Professor, Cognition and Neuroscience
Bert Moore Chair in BrainHealth
The University of Texas at Dallas
Biography:
Dr. Francesca Filbey is a Professor of Cognition and Neuroscience and Bert Moore Chair at the Department of Psychology, School of Behavioral and Brain Sciences. She is also Senior Associate Provost of Faculty Success and Adjunct Associate Professor at the University of Texas Southwestern Medical School, Department of Psychiatry.
She directs the NeuroImaging and Reward Dynamics Lab at the Center for BrainHealth where she examines biobehavioral mechanisms related to reward system dysfunction towards the goal of enhancing early detection and intervention. She incorporates translational approaches from the fields of cognitive neuroscience, neuroimaging, genetics, neuropharmacology, psychology, and psychiatry.
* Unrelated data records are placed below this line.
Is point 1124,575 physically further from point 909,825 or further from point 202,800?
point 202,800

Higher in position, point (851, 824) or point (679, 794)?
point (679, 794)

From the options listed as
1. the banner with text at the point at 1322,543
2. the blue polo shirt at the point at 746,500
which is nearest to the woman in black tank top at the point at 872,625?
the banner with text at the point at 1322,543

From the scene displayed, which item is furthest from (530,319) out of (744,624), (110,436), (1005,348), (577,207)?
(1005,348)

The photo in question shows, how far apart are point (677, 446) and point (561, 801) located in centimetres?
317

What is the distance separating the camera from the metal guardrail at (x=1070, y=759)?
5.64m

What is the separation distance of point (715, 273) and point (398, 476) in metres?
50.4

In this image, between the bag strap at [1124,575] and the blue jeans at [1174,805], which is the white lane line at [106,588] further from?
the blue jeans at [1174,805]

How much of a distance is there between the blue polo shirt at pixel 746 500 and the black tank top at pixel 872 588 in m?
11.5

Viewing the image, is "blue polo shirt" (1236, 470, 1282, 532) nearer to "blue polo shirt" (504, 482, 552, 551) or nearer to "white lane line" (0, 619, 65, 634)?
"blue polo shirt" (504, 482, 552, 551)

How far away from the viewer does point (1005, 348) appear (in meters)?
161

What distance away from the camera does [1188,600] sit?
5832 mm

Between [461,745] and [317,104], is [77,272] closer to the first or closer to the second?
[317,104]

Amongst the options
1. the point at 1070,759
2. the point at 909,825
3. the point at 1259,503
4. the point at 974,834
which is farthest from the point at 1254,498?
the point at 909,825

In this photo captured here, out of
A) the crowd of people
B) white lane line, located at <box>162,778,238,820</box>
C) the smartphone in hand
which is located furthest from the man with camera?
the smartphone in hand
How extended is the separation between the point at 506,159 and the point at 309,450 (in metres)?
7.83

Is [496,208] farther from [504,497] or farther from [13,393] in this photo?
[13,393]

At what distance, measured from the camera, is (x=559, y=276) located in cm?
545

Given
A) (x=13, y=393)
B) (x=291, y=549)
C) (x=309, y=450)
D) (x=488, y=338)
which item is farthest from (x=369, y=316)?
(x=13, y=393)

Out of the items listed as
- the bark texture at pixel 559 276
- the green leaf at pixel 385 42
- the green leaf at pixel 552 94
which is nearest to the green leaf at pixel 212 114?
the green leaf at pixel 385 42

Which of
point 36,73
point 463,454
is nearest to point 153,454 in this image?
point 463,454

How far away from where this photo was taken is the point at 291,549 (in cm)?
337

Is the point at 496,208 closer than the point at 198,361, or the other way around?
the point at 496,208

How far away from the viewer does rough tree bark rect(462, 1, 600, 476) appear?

Current projects involve the determination of these effects using neuroimaging tools (MRI, EEG), neuromodulation (rtMS, taVNS), genetics and computational modeling following exposure to cannabinoids. She is the author of The Neuroscience of Addiction. Dr. Filbey is a Board Member for the College on Problems of Drug Dependence and Associate Member of the American College of Neuropsychopharmacology.
Presentation Title:
Neural Circuit Alterations in Cannabis Use Disorder
Abstract:
As the landscape of cannabis use undergoes rapid transformations in the U.S. and worldwide, this presentation delves into our current understanding of how cannabis affects the brain. During this talk, I will synthesize data from various neuroimaging techniques, such as MRI and EEG, that will highlight the impact of cannabis on different brain regions, neurotransmitter systems, and cognitive functions. The talk will describe neuroimaging studies in long-term, heavy cannabis users that address: (1) the contemporary methods employed to investigate the effects of cannabis on the brain, (2) disparities in brain structure and function observed between cannabis users and non-users, and (3) the existing challenges in scientific research on cannabis. The comprehensive insights gained from these studies contribute to a more nuanced understanding of the neurological consequences of cannabis use, offering valuable implications for public health, policy, and potential therapeutic interventions.
Professor in Neuroimaging of Addiction
Department of Psychiatry & Neuroscience
Chief, Neuropsychoimaging of Addiction and Related Conditions (NARC) Research Program
Icahn School of Medicine
Mount Sinai
Biography:
Rita Z. Goldstein, PhD, is the Mount Sinai Professor in Neuroimaging of Addiction in the departments of Psychiatry and Neuroscience at the Icahn School of Medicine at Mount Sinai. Dr. Goldstein is Chief of the Neuropsychoimaging of Addiction and Related Conditions research group.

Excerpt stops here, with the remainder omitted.